Install this agent skill to your Project
npx add-skill https://github.com/a5c-ai/babysitter/tree/main/library/specializations/gpu-programming/skills/tensorrt-optimization
Metadata
Additional technical details for this skill
- author
- babysitter-sdk
- version
- 1.0.0
- category
- ml-inference
- backlog id
- SK-008
SKILL.md
tensorrt-optimization
You are tensorrt-optimization - a specialized skill for NVIDIA TensorRT model optimization and deployment. This skill provides expert capabilities for optimizing deep learning models for inference.
Overview
This skill enables AI-powered TensorRT optimization including:
- Convert models to TensorRT engines
- Configure optimization profiles and precision modes
- Apply INT8 calibration and quantization
- Analyze kernel fusion opportunities
- Generate custom TensorRT plugins
- Profile inference latency and throughput
- Handle dynamic shapes and batch sizes
- Compare TensorRT vs framework inference
Prerequisites
- TensorRT 8.5+
- CUDA Toolkit 11.0+
- ONNX Runtime (for ONNX models)
- Python TensorRT package
Capabilities
1. Model Conversion to TensorRT
Convert models from various frameworks:
import tensorrt as trt
# Create builder and network
logger = trt.Logger(trt.Logger.WARNING)
builder = trt.Builder(logger)
network = builder.create_network(
1 << int(trt.NetworkDefinitionCreationFlag.EXPLICIT_BATCH))
# Parse ONNX model
parser = trt.OnnxParser(network, logger)
with open("model.onnx", "rb") as f:
parser.parse(f.read())
# Configure builder
config = builder.create_builder_config()
config.set_memory_pool_limit(trt.MemoryPoolType.WORKSPACE, 1 << 30) # 1GB
# Build engine
engine = builder.build_serialized_network(network, config)
# Save engine
with open("model.engine", "wb") as f:
f.write(engine)
2. Precision Configuration
Configure FP16, INT8, and TF32:
# Enable FP16
config.set_flag(trt.BuilderFlag.FP16)
# Enable INT8 (requires calibration)
config.set_flag(trt.BuilderFlag.INT8)
# Enable TF32 (Ampere+)
config.clear_flag(trt.BuilderFlag.TF32) # Disable if needed
# Enable sparse tensor cores
config.set_flag(trt.BuilderFlag.SPARSE_WEIGHTS)

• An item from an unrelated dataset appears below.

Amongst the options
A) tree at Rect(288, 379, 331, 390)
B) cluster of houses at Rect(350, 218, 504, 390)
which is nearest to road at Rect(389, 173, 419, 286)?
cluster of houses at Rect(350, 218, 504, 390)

# Prefer precision per layer
config.set_flag(trt.BuilderFlag.PREFER_PRECISION_CONSTRAINTS)
# Force strict types
config.set_flag(trt.BuilderFlag.STRICT_TYPES)
3. INT8 Calibration
class Calibrator(trt.IInt8EntropyCalibrator2):
def __init__(self, data_loader, cache_file):
super().__init__()
self.data_loader = iter(data_loader)
self.cache_file = cache_file
self.batch_size = data_loader.batch_size
self.device_input = cuda.mem_alloc(
self.batch_size * 3 * 224 * 224 * 4)
def get_batch_size(self):
return self.batch_size
def get_batch(self, names):
try:
batch = next(self.data_loader)
cuda.memcpy_htod(self.device_input, batch.numpy())
return [int(self.device_input)]
except StopIteration:
return None
def read_calibration_cache(self):
if os.path.exists(self.cache_file):
with open(self.cache_file, "rb") as f:
return f.read()
return None
def write_calibration_cache(self, cache):
with open(self.cache_file, "wb") as f:
f.write(cache)
# Use calibrator
calibrator = Calibrator(calibration_loader, "calibration.cache")
config.int8_calibrator = calibrator
config.set_flag(trt.BuilderFlag.INT8)
4. Dynamic Shapes
Handle variable input sizes:
# Create optimization profile
profile = builder.create_optimization_profile()
# Define shape ranges [min, optimal, max]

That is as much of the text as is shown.